------ EXERCISE MATERIALS

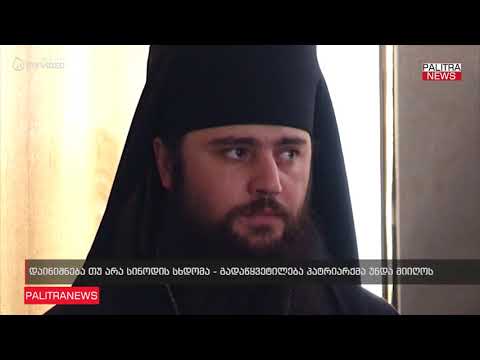 დაინიშნება თუ არა სინოდის სხდომა - გადაწყვეტილება პატრიარქმა უნდა მიიღოს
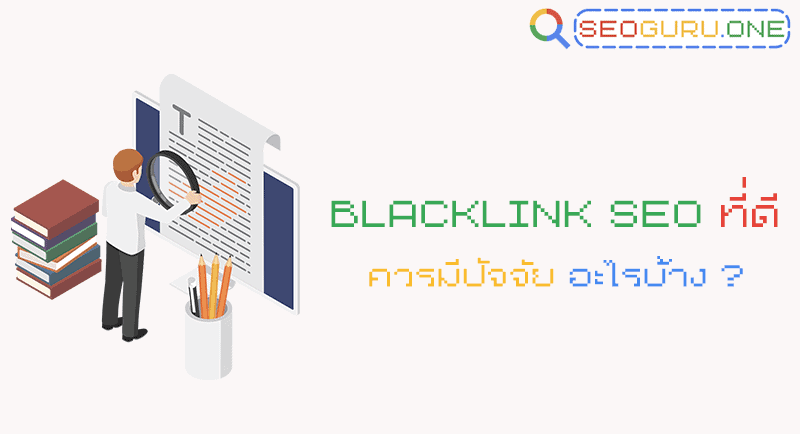 ปัจจัย Blacklink SEO ที่ดี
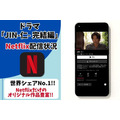 ドラマ『JIN-仁- 完結編』Netflix 配信情報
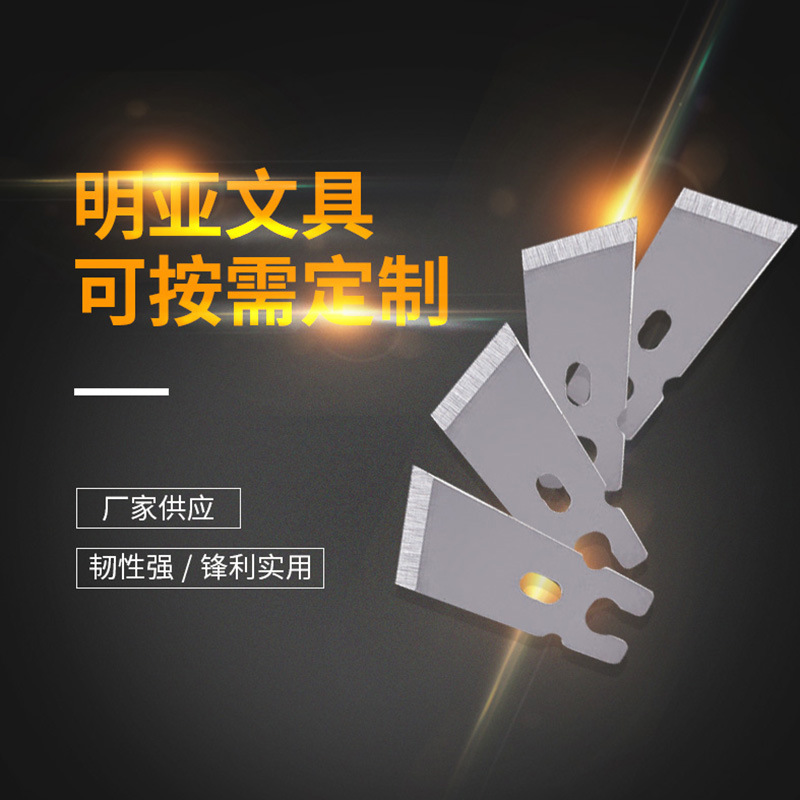 现货供应sk4修脚刀片斜口刀片  厚0.7mm宽12mm长30mm异形刀片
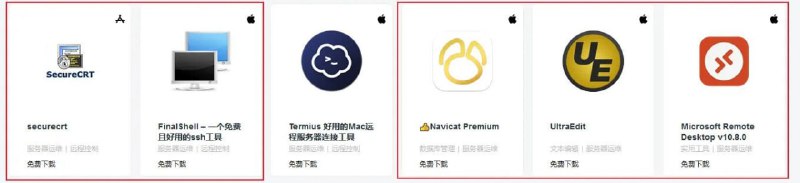 如果有使用 Mac 的运维人员，从MACYY网站下载了以下圈出的软件，赶紧检查一下，被投毒了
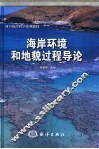 海岸环境和地貌过程导论 封面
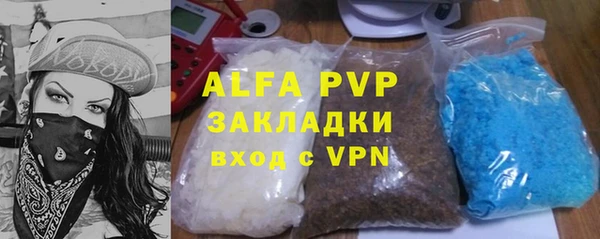 ALPHA-PVP Арсеньев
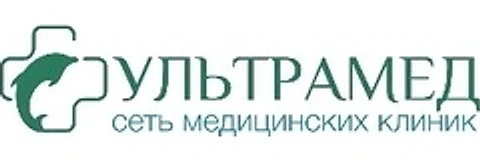 Медицинский центр «Ультрамед»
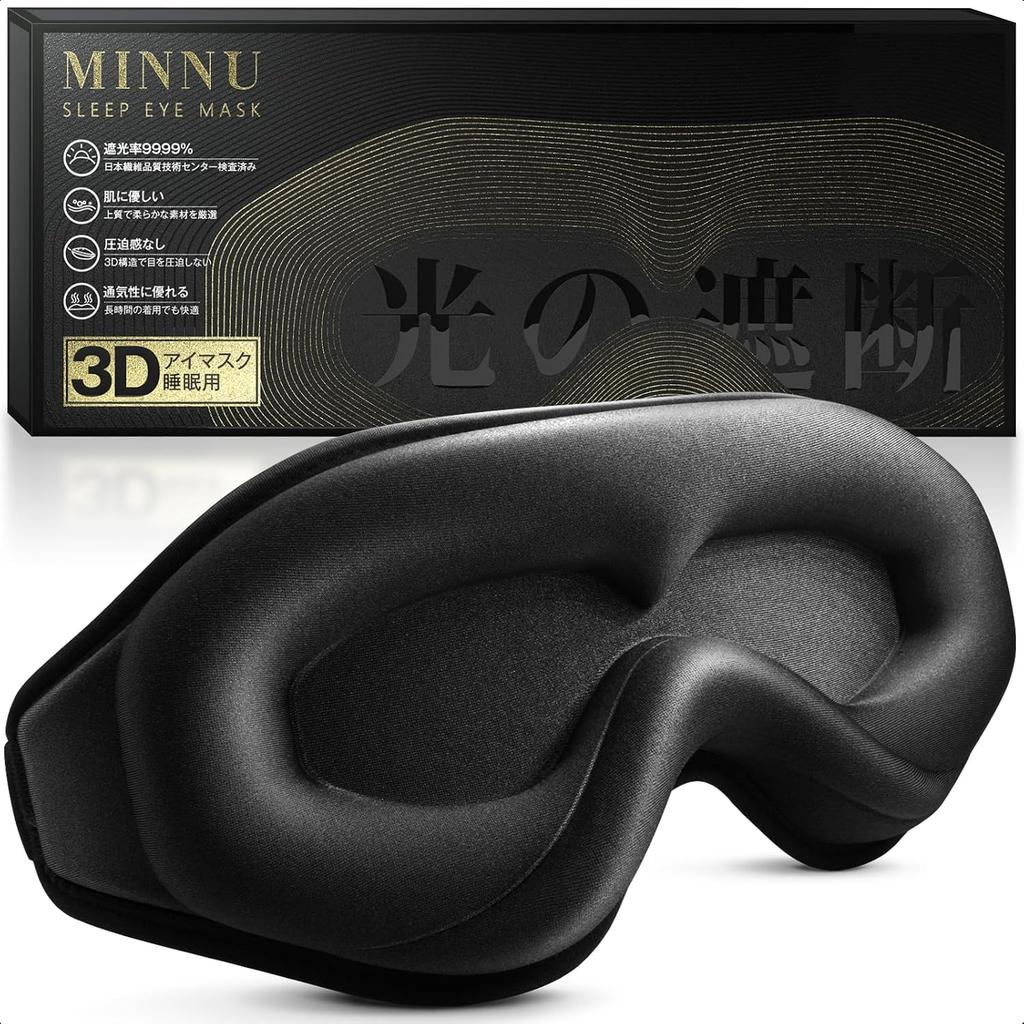 MINNU Eye Mask Sleep 99.99 Light Blocking 3D Shape Comfortable Goods Silk-like Texture Breathable Lightweight Soft No Pressure Cover Ideal Travel Naps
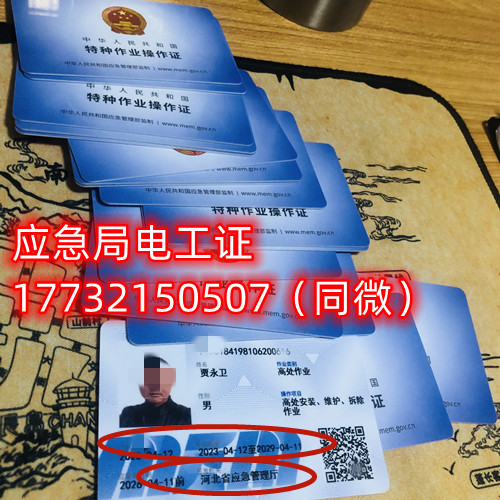 石家莊電工證報名費多少？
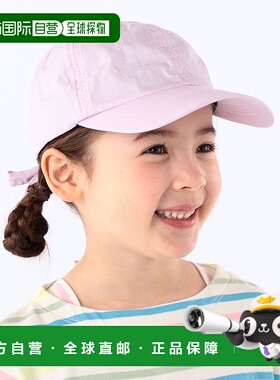 1h可退 日本直邮SHIPS 儿童吸水速干背部蝴蝶结帽子 518500201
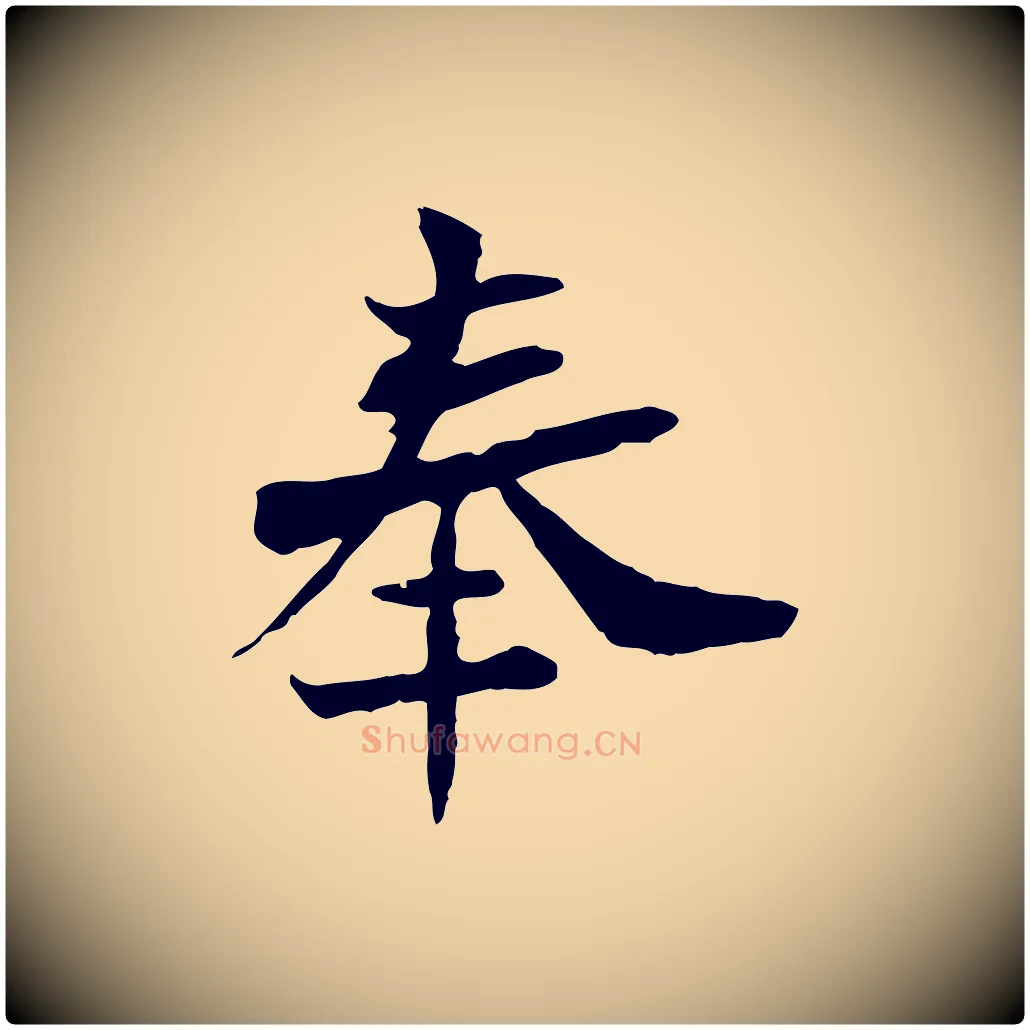 奉毛笔行楷写法,摘自宋代苏辙与国博帖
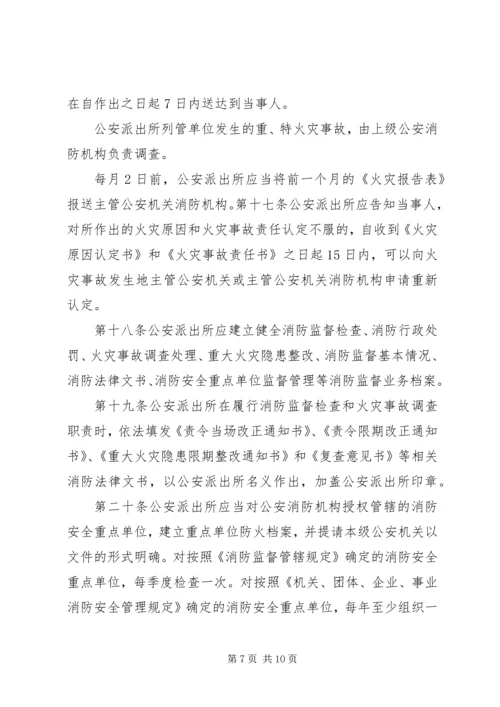 公安派出所在消防监督工作中 (5).docx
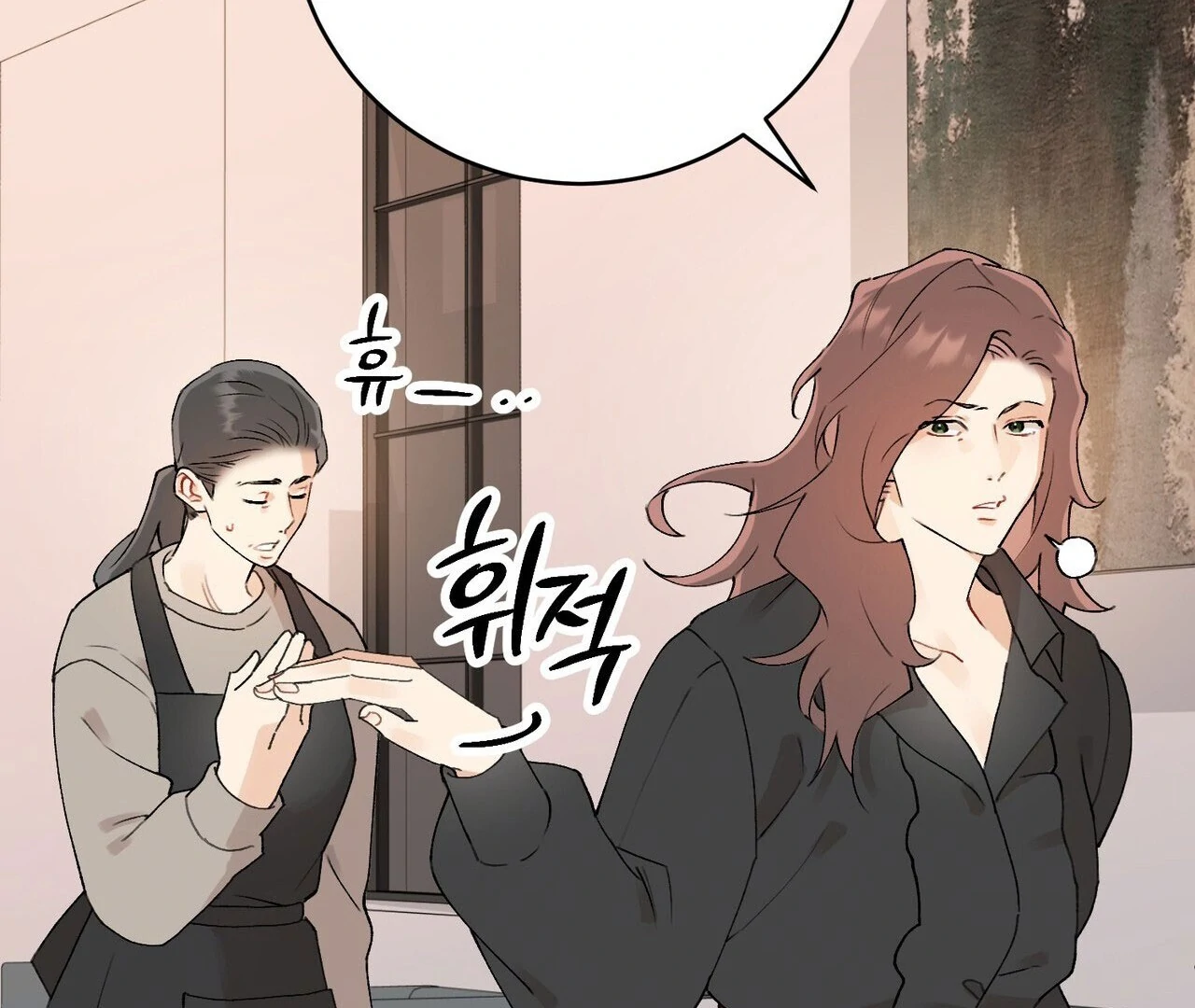 Holy and Cruel [Kaizen Scan] - Chapter 2🔞🔞🔞 manhwa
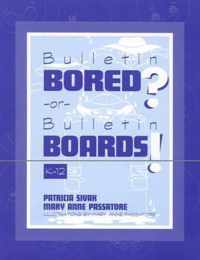 Bulletin Bored? or Bulletin Boards!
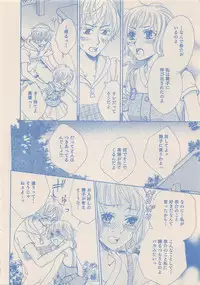 Zettai Renai Sweet 2012-10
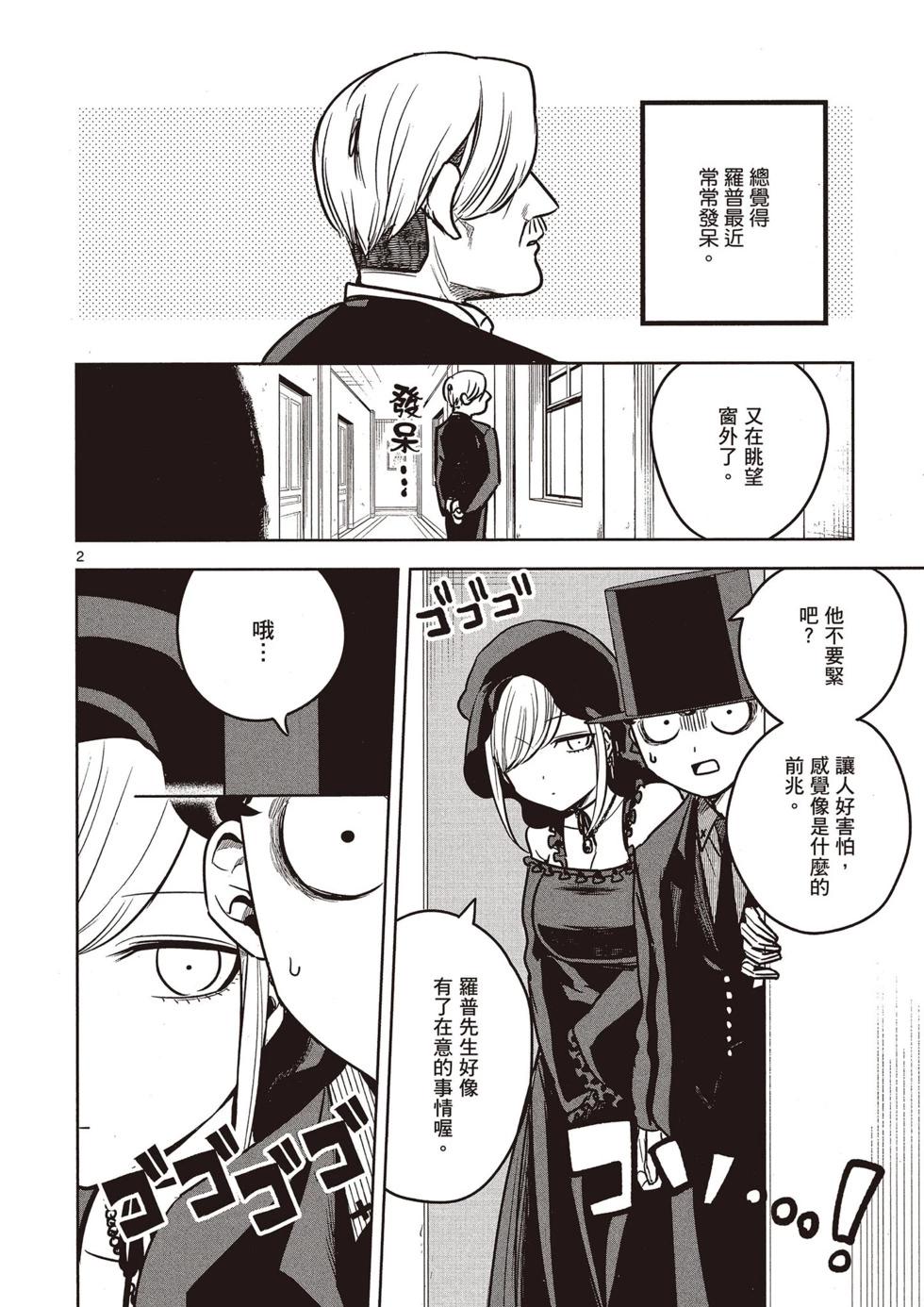 死神少爺與黑女僕 - 第02卷(3/4) - 3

------------

→ **TASK TO COMPLETE**
Leaving out the pictures, output the listing above exactly as given.

→ **RESULT**
 დაინიშნება თუ არა სინოდის სხდომა - გადაწყვეტილება პატრიარქმა უნდა მიიღოს
 ปัจจัย Blacklink SEO ที่ดี
 ドラマ『JIN-仁- 完結編』Netflix 配信情報
 现货供应sk4修脚刀片斜口刀片  厚0.7mm宽12mm长30mm异形刀片
 如果有使用 Mac 的运维人员，从MACYY网站下载了以下圈出的软件，赶紧检查一下，被投毒了
 海岸环境和地貌过程导论 封面
 ALPHA-PVP Арсеньев
 Медицинский центр «Ультрамед»
 MINNU Eye Mask Sleep 99.99 Light Blocking 3D Shape Comfortable Goods Silk-like Texture Breathable Lightweight Soft No Pressure Cover Ideal Travel Naps
 石家莊電工證報名費多少？
 1h可退 日本直邮SHIPS 儿童吸水速干背部蝴蝶结帽子 518500201
 奉毛笔行楷写法,摘自宋代苏辙与国博帖
 公安派出所在消防监督工作中 (5).docx
 Holy and Cruel [Kaizen Scan] - Chapter 2🔞🔞🔞 manhwa
 Bulletin Bored? or Bulletin Boards!
 Zettai Renai Sweet 2012-10
 死神少爺與黑女僕 - 第02卷(3/4) - 3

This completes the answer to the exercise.